(Source text):
=== Section Start ===

Camille Rousculp, recipient of the Stephen Stoddard Memorial Scholarship (awarded by Kiwanis), has been very active in Key Club for four years. She was a class representative to Key Club in her sophomore year; the club secretary in her junior year; and president her senior year. Morrie Pongratz, long-time Kiwanis member and Key Club advisor, wrote a letter of recommendation for her that included a list of 16 Key Club events in which she had played a major role. They ranged from helping with eighth grade orientation at LAHS to helping with Little Forest Fall Fiesta. He also listed 13 community and extracurricular activities in which she had participated. She’s a dancer, who has taken 12 years of lessons. She’s an actress, who sang and tap-danced the lead in the 2014 LAHS spring musical, “Thoroughly Modern Millie.” She performed in Topper Revue 2016 (tap dancing and singing with her sister, Cate). She’s been in three productions of the Los Alamos Light Opera. She has studied piano for nine years. She has sung in the LAHS Jazz Choir. She’s a 12-year Girl Scout who participated for three years in Explorer Post 20. And that’s just a few of her activities. She has also gotten to the regional tournament in robotics competition, and she has a substantial employment history ranging from summer work at the East Park Pool to teaching basic ballet to little kids at Dance Arts Los Alamos.

=== Section End ===

(Dataset entries)
=== Section Start ===

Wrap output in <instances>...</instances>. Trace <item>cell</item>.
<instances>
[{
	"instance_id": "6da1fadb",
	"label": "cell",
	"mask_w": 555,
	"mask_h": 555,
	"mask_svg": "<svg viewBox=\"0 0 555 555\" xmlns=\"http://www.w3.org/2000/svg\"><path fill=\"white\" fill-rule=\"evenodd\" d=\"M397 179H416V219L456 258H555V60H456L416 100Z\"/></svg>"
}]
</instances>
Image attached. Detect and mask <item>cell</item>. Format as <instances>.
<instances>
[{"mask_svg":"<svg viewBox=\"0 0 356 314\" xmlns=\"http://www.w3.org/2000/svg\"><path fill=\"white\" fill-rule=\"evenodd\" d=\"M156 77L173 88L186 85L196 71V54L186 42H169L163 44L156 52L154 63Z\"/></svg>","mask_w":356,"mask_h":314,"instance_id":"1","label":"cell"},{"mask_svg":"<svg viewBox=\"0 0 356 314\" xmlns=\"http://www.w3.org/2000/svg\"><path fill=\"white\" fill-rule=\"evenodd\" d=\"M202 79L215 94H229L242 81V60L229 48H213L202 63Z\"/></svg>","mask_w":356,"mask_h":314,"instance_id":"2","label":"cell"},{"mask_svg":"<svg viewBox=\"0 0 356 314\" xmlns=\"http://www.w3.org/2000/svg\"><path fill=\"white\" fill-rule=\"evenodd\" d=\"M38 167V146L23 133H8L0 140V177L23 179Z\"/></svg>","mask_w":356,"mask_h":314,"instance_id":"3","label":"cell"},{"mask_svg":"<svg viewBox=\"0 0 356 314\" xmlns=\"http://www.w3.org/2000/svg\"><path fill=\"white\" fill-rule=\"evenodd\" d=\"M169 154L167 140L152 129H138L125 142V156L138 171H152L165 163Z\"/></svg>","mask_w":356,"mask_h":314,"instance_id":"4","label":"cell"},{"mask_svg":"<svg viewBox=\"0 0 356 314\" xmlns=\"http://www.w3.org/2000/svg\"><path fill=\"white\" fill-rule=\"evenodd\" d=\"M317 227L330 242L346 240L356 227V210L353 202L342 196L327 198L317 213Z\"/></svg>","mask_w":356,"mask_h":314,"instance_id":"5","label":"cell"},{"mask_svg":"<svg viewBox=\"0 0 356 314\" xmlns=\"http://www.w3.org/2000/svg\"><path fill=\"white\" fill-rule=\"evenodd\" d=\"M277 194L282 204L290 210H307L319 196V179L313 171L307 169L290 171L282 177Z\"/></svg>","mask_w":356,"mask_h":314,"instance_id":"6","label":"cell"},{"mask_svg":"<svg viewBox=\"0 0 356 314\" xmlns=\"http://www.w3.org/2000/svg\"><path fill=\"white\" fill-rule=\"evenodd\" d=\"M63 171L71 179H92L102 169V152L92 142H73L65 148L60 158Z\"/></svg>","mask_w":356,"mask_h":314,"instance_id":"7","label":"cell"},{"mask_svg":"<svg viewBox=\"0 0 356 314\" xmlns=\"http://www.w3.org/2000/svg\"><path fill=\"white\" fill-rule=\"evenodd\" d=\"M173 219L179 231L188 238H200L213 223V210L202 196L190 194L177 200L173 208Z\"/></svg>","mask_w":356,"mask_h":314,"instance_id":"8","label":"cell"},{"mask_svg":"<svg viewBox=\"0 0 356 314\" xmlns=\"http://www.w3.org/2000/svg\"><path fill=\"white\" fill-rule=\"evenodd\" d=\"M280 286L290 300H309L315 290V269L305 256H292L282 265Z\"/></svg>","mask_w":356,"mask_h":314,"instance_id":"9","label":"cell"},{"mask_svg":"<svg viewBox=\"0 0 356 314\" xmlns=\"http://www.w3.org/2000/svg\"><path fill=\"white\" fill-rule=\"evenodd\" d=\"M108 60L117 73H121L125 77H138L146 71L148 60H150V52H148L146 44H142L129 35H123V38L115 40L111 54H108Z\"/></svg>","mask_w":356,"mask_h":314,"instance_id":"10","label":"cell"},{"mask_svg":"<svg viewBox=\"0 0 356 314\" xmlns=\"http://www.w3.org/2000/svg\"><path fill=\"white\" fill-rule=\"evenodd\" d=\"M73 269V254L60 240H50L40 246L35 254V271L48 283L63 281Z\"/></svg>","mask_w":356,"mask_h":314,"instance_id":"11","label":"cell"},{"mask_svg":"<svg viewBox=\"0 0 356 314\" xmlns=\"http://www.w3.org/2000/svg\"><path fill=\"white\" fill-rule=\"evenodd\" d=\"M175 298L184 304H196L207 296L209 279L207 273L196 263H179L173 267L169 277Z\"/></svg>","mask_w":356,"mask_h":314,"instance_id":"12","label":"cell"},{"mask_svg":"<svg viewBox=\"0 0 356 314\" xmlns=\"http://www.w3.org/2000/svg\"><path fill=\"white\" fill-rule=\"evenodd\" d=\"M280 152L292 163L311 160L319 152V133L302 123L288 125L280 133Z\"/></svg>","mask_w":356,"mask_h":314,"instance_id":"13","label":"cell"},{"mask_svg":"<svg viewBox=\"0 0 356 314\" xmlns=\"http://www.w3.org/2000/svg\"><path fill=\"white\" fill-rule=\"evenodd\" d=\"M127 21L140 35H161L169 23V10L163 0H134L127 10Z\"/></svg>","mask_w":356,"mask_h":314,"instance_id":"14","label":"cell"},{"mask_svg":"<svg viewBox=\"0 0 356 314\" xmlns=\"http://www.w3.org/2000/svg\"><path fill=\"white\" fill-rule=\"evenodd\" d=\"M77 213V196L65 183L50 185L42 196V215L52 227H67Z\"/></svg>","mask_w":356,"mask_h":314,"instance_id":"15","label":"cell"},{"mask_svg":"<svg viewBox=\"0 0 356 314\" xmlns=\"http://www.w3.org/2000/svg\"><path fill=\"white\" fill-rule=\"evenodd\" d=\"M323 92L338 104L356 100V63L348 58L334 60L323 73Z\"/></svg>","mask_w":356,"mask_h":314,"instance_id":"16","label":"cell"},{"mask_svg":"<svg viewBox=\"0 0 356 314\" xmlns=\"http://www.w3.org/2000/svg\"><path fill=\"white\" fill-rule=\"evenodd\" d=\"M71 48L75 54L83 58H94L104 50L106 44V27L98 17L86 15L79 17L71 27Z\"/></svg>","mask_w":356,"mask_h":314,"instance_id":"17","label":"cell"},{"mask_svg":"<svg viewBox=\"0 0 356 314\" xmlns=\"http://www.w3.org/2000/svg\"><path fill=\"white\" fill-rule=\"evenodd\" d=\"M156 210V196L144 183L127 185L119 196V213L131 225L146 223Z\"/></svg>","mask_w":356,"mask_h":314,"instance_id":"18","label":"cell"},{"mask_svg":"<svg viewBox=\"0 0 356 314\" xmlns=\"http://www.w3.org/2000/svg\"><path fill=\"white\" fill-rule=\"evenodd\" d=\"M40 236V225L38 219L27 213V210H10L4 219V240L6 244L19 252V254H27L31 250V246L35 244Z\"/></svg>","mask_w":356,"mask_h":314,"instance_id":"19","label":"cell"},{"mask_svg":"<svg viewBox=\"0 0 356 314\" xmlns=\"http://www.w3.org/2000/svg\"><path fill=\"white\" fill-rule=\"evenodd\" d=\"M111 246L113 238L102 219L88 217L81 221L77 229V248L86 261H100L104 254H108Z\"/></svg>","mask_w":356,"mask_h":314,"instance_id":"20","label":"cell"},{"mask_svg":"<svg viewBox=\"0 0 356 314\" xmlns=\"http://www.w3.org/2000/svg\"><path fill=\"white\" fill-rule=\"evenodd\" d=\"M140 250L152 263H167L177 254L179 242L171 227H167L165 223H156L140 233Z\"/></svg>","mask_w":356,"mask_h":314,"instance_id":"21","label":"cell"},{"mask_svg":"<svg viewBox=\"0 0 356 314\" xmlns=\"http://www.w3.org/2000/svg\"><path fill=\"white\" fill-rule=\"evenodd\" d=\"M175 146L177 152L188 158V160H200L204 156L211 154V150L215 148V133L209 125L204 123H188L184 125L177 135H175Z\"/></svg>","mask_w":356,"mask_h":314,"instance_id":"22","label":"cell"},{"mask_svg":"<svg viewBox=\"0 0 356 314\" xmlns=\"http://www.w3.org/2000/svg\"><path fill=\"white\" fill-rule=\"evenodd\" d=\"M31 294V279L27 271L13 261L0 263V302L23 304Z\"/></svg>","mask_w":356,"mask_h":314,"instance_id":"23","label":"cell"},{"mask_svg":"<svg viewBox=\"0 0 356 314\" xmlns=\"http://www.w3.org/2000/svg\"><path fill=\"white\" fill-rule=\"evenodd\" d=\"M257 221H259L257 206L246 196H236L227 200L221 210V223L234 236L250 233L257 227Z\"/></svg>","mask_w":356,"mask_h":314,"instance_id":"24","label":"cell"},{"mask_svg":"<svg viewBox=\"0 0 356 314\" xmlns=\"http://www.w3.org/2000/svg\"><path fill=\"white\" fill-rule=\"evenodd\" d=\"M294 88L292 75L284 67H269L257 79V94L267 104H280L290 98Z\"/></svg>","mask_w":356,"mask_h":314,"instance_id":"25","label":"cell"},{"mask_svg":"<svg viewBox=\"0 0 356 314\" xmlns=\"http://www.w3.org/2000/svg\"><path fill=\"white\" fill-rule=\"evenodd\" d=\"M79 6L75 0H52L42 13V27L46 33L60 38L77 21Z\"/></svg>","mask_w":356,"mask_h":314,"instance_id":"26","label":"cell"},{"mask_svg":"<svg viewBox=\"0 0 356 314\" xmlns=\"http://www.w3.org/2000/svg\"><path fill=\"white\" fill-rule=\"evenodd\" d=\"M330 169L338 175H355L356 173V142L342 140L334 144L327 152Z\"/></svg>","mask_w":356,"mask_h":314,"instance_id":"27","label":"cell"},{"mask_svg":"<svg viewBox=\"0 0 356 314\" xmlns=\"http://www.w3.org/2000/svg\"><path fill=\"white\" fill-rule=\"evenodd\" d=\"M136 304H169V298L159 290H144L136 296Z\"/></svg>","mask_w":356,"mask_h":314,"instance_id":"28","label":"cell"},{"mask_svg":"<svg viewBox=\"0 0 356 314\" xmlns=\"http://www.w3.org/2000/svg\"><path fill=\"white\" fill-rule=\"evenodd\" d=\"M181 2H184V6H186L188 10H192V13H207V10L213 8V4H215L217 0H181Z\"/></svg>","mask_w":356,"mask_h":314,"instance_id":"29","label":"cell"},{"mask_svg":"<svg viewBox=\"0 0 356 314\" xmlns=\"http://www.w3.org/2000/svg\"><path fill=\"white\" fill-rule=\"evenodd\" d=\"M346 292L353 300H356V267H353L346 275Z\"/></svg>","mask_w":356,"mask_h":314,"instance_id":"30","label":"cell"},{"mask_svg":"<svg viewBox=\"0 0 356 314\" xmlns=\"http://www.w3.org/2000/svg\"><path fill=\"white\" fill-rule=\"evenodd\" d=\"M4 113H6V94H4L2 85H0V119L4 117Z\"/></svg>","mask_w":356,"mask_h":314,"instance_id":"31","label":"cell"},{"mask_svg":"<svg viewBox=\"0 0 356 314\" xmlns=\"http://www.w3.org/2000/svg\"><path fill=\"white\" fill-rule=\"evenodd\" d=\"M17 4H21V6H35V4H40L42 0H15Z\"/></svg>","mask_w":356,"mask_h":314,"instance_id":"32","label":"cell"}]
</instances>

=== Section End ===

(Work request A):
Say whether each statement agrees with the profile of Camille Rousculp, answering yes or no and quoting the deciding words: (i) She served as Key Club secretary in her junior year. (ii) She has studied piano for twelve years. (iii) Morrie Pongratz listed 16 community and extracurricular activities she had taken part in.
(Work request B):
Please carry on the profile of Camille Rousculp from its last sentence.
The dataset entries are separate material, apart from the profile of Camille Rousculp.

(Task output A):
(i) Yes: "the club secretary in her junior year"
(ii) No: "She has studied piano for nine years."
(iii) No: "He also listed 13 community and extracurricular activities in which she had participated."

(Task output B):
Jonathan I. Salazar has been involved in New Mexico 4H for 12 years. He played LAHS varsity football, and he is involved at the local, state, and national levels in DECA (a high school and college business management organization). One of his teachers, Stephanie Hailey, wrote, “Jonathan is very hard working, and he is a motivation and inspiration to other students …. He is extremely talented in academics and also actively participates in many extracurricular activities. Jonathan is a member of the National Honor Society and the nationally ranked Hilltalkers speech and debate team. He excels as a sportsman, and, in 2013, he won the national NFAA (National Field Archery Association) archery championships.” Salazar himself wrote: “…I was born and raised in Northern New Mexico. I was raised by my single mother with the help of my grandfather. My mother always wanted the best for me, so she sacrificed a lot to send me to the best public high school in New Mexico (LAHS) … I help my mom with my two young siblings, and I manage to participate in varsity athletics … I also have dedicated my last four to five years to assisting with the daily care of my grandfather. There once was a time that he took care of me, and now I am taking care of him. He is a great inspiration to me … My grandfather never received a degree nor did he complete anything beyond a high school diploma, but through hard work, perseverance, and dedication, he made a difference in the lives of others. He was a community leader and advocate for the less fortunate. My grandfather inspired me to get a formal education and continue in his footsteps by giving back and helping those less fortunate than myself….”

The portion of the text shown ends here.